Furthermore, Conrad critiques the nature of colonialism. For the most part, Kurtz seems to be abusing his powers in the Inner Station. As an illustration, on page 51 Conrad presents, “He could be very terrible..I don’t mind telling you, he wanted to shoot me, too, one day-but I don’t judge him…I had a small lot of ivory…he wanted it..He declared he would shoot me unless I gave him the ivory and then cleared out of the country…nothing on earth to prevent him killing whom he jolly well pleased.” To specify, Conrad uses Kurtz’ over-power in order to prove the failing to supposedly be “civilized”. He is making fun on how in reality, if you are “civilized”, you appear to be the uncivilized one. Comparatively, Kurtz’s fiancee plays a role in having power as well and being part of the colonialism. For example, on page 69 it’s stated, “But when you think that no one knew him so well as I! I had all his noble confidence.

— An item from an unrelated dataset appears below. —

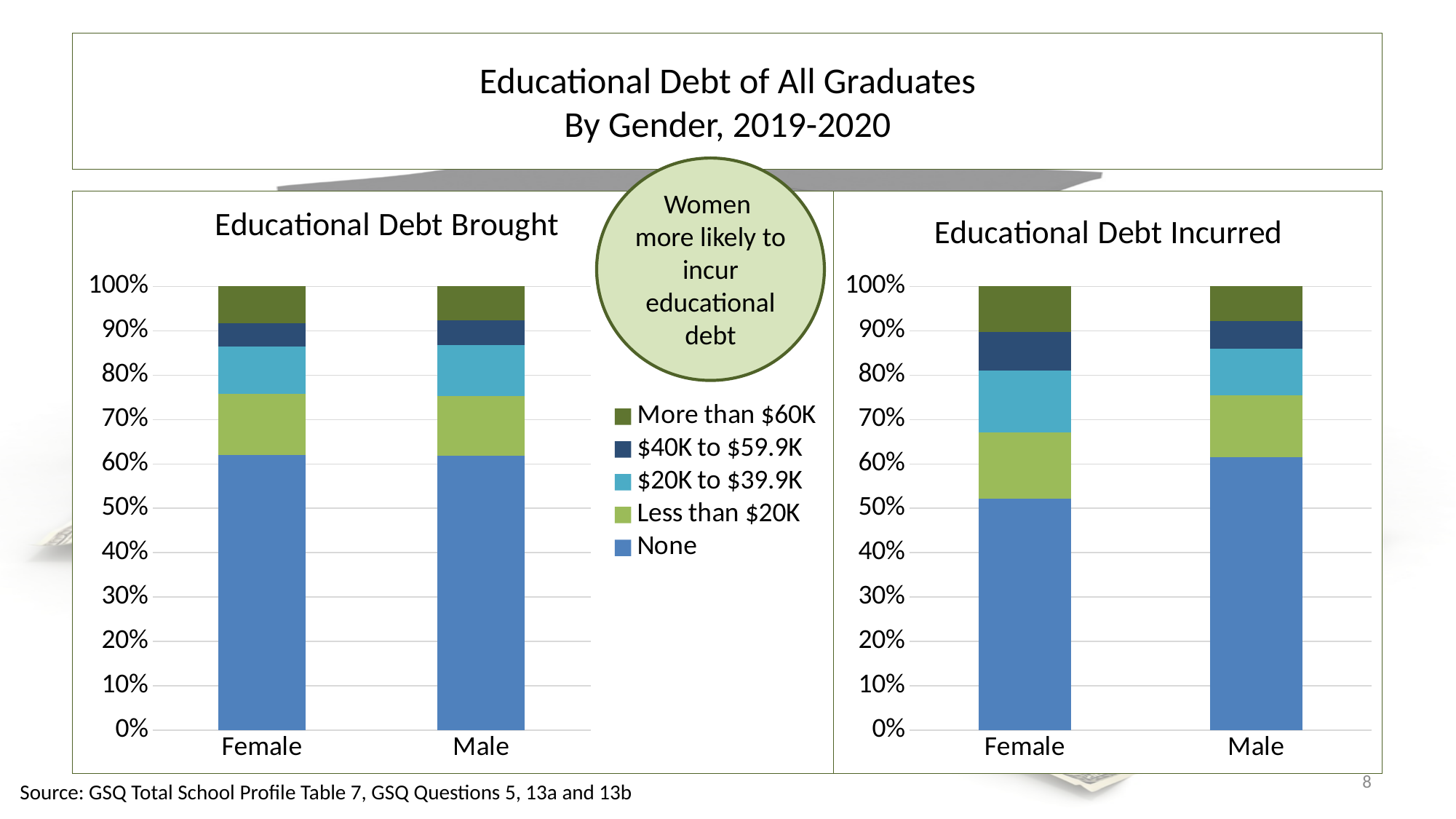
In the "Educational Debt Incurred" chart, is the "None" value for Female greater or less than 60%? less In the "Educational Debt Brought" chart, is the "None" value for Female greater or less than 60%? greater Which legend entry is shown in the lightest blue colour at the bottom of each stacked bar? None What kind of chart is the "Educational Debt Brought" chart? Stacked bar chart In the "Educational Debt Incurred" chart, which category has the larger "None" share, Female or Male? Male What is the title of the chart on the right side of the slide? Educational Debt Incurred In the "Educational Debt Incurred" chart, is the "None" value for Male greater or less than 60%? greater In the "Educational Debt Brought" chart, what is the total of the stacked bar for Female? 100% How many series does the legend list? 5 How many categories are shown on the x axis of the "Educational Debt Incurred" chart? 2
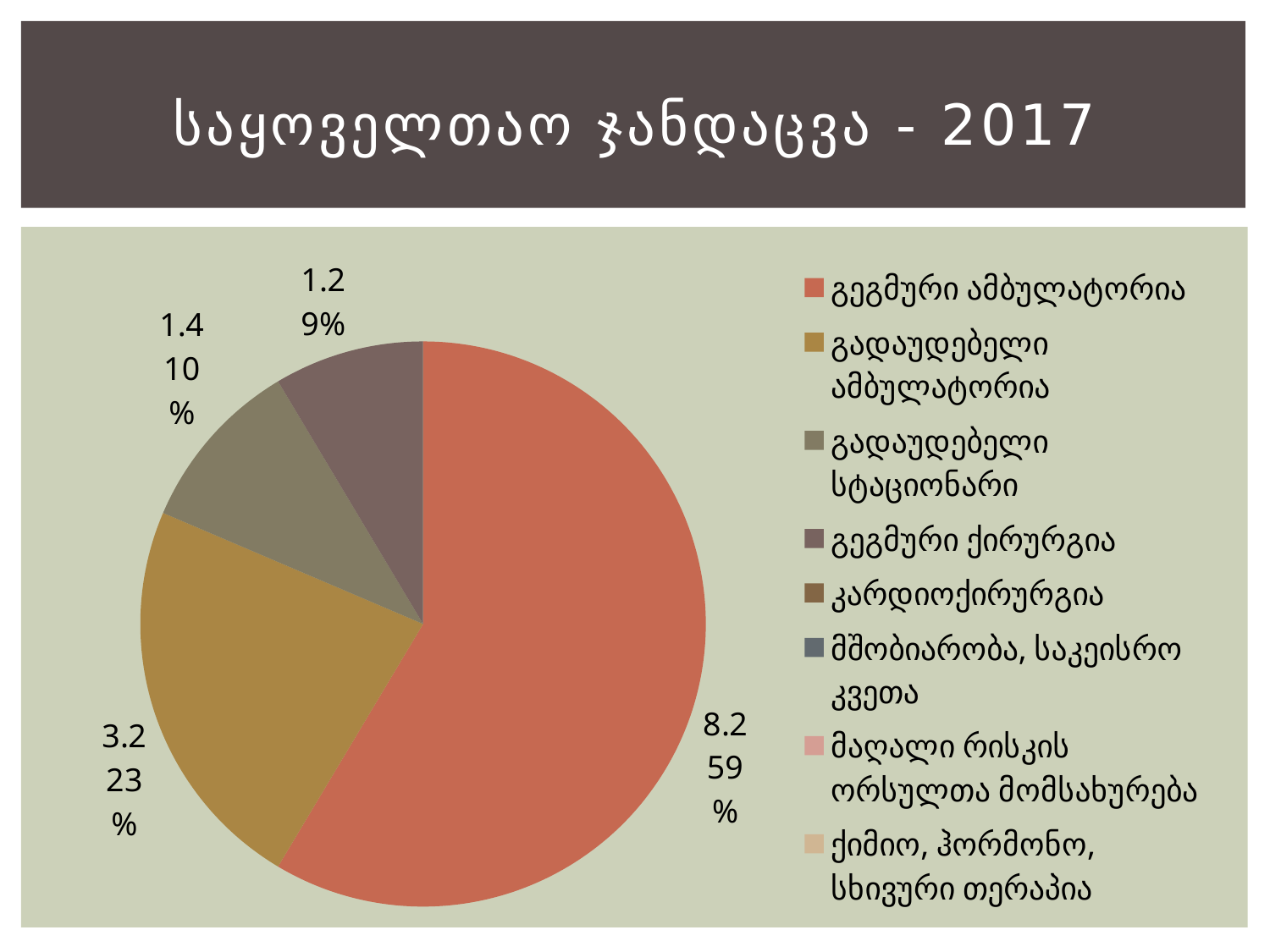
What value is shown for გეგმური ამბულატორია? 8.2 Which of the labelled slices is the smallest? გეგმური ქირურგია Which is larger, the slice for გადაუდებელი სტაციონარი or the slice for გადაუდებელი ამბულატორია? გადაუდებელი ამბულატორია What value is shown for გადაუდებელი ამბულატორია? 3.2 What value is shown for გეგმური ქირურგია? 1.2 What type of chart is shown on the slide? pie chart How many entries does the chart legend list? 8 What percentage share does გადაუდებელი სტაციონარი have in the pie? 10% Which category has the largest slice of the pie? გეგმური ამბულატორია What is the title of the chart on the slide? საყოველთაო ჯანდაცვა - 2017 What is the difference between the values for გეგმური ამბულატორია and გადაუდებელი ამბულატორია? 5.0 What percentage share does გეგმური ამბულატორია have in the pie? 59%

I knew him best.” In this case, the fiancee is used as a symbol to specify the idea of colonial conquest. Conrad used her as an example to be the one to show wealth and power to makes others weak. Also, when Flesleven gets punished for what done to the chief of the village, the village seems to be deserted and empty. For instance, on page 7 it demonstrates, “They were all there. The supernatural being had not been touched after he fell. And the village was deserted..the people had vanished…” In other words, Conrad finds it critical to portray the way the “civilized” takes action. It is a reminder to make note of who you choose to be in full power and position of your society.
In conclusion, Conrad is making big arguments basing on Marlow’s narration of civilization and conquest. Basically, Conrad is using judgement to say that the civilizor’s civilizedness comes from the civilizees’ lack of “civilization” and that conquest is using symbols to define what is more powerful and what is weaker.